Provided text
· · · · · · ·
Going Deep: Top Relief Pitchers by Pitch Value in 2018
Happy 2019 everyone! The best thing about the new year is that we inch closer and closer to meaningful baseball. But it also means that the season for mock drafts is well underway and people are starting to look for value players for late round picks. In an effort to identify some of the top relief pitchers from 2018 I looked at standardized pitch values and I will take a closer look at the top five relief pitchers with the best pitch values from 2018.
So what are pitch values? Pitch values are used to measure run expectancy from different counts/situations and can be used to see how effective a pitch is for pitchers, or how batters fared against different pitches. There are 2 different types of pitch values (1) total pitch values (pVAL) and (2) standardized pitch values (pVAL/C) which are the pitch values standardized to 100 pitches to account for differences in pitch usage. I’ve gone with the standardized pitch values here to make the pitches more comparable.
· · · · · · ·
Recorded data
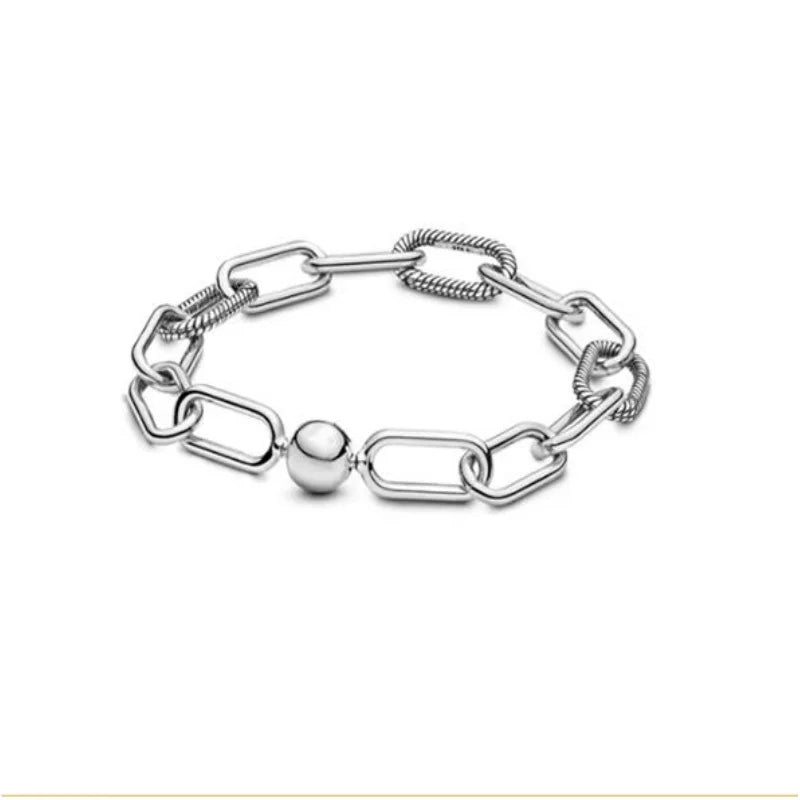 New 925Silver original 17-21CM Pearl Heart-Shaped Hard Ring Square Buckle Round Bracelet Fit for DIY Mini Birthday Jewelry Gifts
· · · · · · ·
Print word for word the part of the article on relief pitchers that opens with the words containing "So what are" and closes with "pitches more comparable.". The material is separate from the article on relief pitchers.

Answer space
So what are pitch values? Pitch values are used to measure run expectancy from different counts/situations and can be used to see how effective a pitch is for pitchers, or how batters fared against different pitches. There are 2 different types of pitch values (1) total pitch values (pVAL) and (2) standardized pitch values (pVAL/C) which are the pitch values standardized to 100 pitches to account for differences in pitch usage. I’ve gone with the standardized pitch values here to make the pitches more comparable.